◆ **TASK REQUIREMENTS**:
Please replace "farther" with "further" everywhere it occurs in the entries below and leave everything else unchanged.

◆ **SUPPLIED DATA**:
##########
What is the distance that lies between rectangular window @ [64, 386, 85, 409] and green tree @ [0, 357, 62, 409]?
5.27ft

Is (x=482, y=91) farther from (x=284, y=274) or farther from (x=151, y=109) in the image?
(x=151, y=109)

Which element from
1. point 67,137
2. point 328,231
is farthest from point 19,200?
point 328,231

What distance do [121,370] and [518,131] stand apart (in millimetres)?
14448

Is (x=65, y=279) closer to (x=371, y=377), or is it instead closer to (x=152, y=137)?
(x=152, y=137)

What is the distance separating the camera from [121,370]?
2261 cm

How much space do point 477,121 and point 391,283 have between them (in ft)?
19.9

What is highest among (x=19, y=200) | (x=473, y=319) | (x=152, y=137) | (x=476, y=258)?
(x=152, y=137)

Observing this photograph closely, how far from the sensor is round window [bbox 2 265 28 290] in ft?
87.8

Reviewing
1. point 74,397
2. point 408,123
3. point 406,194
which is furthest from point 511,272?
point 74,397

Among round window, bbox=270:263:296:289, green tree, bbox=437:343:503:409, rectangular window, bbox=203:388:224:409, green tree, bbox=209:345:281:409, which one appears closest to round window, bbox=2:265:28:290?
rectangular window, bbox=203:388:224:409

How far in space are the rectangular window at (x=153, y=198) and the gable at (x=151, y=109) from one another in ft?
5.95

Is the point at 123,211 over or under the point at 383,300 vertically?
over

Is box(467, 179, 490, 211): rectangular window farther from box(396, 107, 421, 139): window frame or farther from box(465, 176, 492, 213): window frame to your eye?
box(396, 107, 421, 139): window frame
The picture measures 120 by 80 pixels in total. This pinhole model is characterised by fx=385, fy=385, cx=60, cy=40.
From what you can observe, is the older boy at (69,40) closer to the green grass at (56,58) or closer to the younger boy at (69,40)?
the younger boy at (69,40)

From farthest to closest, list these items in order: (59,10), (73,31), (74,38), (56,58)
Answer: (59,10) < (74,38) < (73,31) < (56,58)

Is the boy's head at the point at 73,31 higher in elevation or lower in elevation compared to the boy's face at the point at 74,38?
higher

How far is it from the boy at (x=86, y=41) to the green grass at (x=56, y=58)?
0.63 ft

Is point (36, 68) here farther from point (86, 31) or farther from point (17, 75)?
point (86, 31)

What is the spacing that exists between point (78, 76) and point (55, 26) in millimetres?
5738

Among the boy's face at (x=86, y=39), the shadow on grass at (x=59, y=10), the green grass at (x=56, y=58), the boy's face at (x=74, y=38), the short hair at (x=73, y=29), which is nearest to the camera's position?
##########
◆ **ANSWER TO THE PROBLEM**:
What is the distance that lies between rectangular window @ [64, 386, 85, 409] and green tree @ [0, 357, 62, 409]?
5.27ft

Is (x=482, y=91) further from (x=284, y=274) or further from (x=151, y=109) in the image?
(x=151, y=109)

Which element from
1. point 67,137
2. point 328,231
is farthest from point 19,200?
point 328,231

What distance do [121,370] and [518,131] stand apart (in millimetres)?
14448

Is (x=65, y=279) closer to (x=371, y=377), or is it instead closer to (x=152, y=137)?
(x=152, y=137)

What is the distance separating the camera from [121,370]?
2261 cm

How much space do point 477,121 and point 391,283 have between them (in ft)?
19.9

What is highest among (x=19, y=200) | (x=473, y=319) | (x=152, y=137) | (x=476, y=258)?
(x=152, y=137)

Observing this photograph closely, how far from the sensor is round window [bbox 2 265 28 290] in ft?
87.8

Reviewing
1. point 74,397
2. point 408,123
3. point 406,194
which is furthest from point 511,272?
point 74,397

Among round window, bbox=270:263:296:289, green tree, bbox=437:343:503:409, rectangular window, bbox=203:388:224:409, green tree, bbox=209:345:281:409, which one appears closest to round window, bbox=2:265:28:290?
rectangular window, bbox=203:388:224:409

How far in space are the rectangular window at (x=153, y=198) and the gable at (x=151, y=109) from one another in ft?
5.95

Is the point at 123,211 over or under the point at 383,300 vertically?
over

Is box(467, 179, 490, 211): rectangular window further from box(396, 107, 421, 139): window frame or further from box(465, 176, 492, 213): window frame to your eye?
box(396, 107, 421, 139): window frame
The picture measures 120 by 80 pixels in total. This pinhole model is characterised by fx=385, fy=385, cx=60, cy=40.
From what you can observe, is the older boy at (69,40) closer to the green grass at (56,58) or closer to the younger boy at (69,40)?
the younger boy at (69,40)

From farthest to closest, list these items in order: (59,10), (73,31), (74,38), (56,58)
Answer: (59,10) < (74,38) < (73,31) < (56,58)

Is the boy's head at the point at 73,31 higher in elevation or lower in elevation compared to the boy's face at the point at 74,38?
higher

How far is it from the boy at (x=86, y=41) to the green grass at (x=56, y=58)?
0.63 ft

Is point (36, 68) here further from point (86, 31) or further from point (17, 75)?
point (86, 31)

What is the spacing that exists between point (78, 76) and point (55, 26) in millimetres?
5738

Among the boy's face at (x=86, y=39), the shadow on grass at (x=59, y=10), the green grass at (x=56, y=58), the boy's face at (x=74, y=38), the short hair at (x=73, y=29), which is nearest to the camera's position?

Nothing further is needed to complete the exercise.